● **What you need to do**: Copy the passage of the iGEM project text from "The Imperial College" to "our OpenWetware site." word for word.

Our contribution to the synthetic biology community will be the investigation of Cell-Free Systems

The Imperial College iGEM 2007 team consists of ten 2nd year undergraduates from Bioengineering and Bioscience. This year our contribution to the synthetic biology community will be the investigation of Cell-Free Systems, the common platform on which Cell By Date and Infector Detector will be built. The cell-free approach is particularly useful for Synthetic Biology to operate in the medical and food industries. We believe that the characterization of this cell-free chassis will unlock fresh potential in simple constructs. Our project strategy is based on the Engineering Cycle. We are at the final testing and polishing stages of our project, and we will soon be finished!


This site is currently under construction. For more information, have a look at our OpenWetware site.

Infector Detector

Infector Detector is a system that will detect the presence of biofilm infections on urinary catheters by reporting on the presence of AHL, a signalling molecule used by E.coli. The system is able to detect very small concentrations of AHL, and outputs a fluorescent protein as a result.

Cell by Date

Cell by Date will tell you when meat has been out of the fridge for too long. It produces fluorescent protein when it is found in an ambient temperature above a threshold of 10°C. The fluorescent protein accumulates over time, and eventually becomes visible to the naked eye once the system has been exposed to high temperatures for enough time.

● **Data records**:
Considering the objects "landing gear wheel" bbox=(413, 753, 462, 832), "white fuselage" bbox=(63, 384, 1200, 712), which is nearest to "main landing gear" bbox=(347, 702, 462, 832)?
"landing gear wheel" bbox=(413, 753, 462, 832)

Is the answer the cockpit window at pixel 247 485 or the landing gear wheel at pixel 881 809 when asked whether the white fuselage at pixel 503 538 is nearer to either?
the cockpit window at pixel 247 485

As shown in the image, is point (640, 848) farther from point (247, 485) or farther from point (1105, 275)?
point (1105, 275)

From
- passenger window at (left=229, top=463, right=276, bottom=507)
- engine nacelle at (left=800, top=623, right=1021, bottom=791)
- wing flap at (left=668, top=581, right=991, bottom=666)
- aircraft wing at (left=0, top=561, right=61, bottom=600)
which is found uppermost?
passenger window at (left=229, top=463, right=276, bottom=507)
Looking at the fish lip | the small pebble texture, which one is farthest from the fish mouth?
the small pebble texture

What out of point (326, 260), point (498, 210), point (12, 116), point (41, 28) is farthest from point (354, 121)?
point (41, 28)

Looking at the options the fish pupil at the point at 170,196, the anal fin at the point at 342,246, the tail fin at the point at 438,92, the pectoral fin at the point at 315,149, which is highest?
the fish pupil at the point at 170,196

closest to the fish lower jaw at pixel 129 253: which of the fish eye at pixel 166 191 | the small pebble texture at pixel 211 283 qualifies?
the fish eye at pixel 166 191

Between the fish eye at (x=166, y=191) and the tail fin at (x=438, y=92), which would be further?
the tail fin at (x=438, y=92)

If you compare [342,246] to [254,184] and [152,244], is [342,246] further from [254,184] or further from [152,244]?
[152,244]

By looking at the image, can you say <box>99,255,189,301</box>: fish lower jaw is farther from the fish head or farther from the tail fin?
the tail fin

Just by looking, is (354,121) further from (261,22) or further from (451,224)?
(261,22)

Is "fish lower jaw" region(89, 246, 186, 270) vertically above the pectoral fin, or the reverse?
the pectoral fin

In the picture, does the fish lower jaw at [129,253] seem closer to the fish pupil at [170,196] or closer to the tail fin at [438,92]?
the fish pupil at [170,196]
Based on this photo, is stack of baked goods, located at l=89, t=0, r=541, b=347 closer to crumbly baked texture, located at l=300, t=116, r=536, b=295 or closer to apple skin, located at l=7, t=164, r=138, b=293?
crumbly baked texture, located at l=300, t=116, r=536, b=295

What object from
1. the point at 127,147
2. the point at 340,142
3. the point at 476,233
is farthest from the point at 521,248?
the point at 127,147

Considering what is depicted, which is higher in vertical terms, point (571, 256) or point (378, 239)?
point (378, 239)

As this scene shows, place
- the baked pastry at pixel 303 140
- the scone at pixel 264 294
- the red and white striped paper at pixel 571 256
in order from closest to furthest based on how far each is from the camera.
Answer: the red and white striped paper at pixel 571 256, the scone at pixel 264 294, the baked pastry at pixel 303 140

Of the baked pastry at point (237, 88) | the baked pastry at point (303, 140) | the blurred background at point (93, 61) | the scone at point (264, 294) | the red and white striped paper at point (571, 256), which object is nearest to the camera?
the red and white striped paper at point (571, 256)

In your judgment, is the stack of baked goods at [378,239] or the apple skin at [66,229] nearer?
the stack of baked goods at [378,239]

● **Answer area**:
The Imperial College iGEM 2007 team consists of ten 2nd year undergraduates from Bioengineering and Bioscience. This year our contribution to the synthetic biology community will be the investigation of Cell-Free Systems, the common platform on which Cell By Date and Infector Detector will be built. The cell-free approach is particularly useful for Synthetic Biology to operate in the medical and food industries. We believe that the characterization of this cell-free chassis will unlock fresh potential in simple constructs. Our project strategy is based on the Engineering Cycle. We are at the final testing and polishing stages of our project, and we will soon be finished!


This site is currently under construction. For more information, have a look at our OpenWetware site.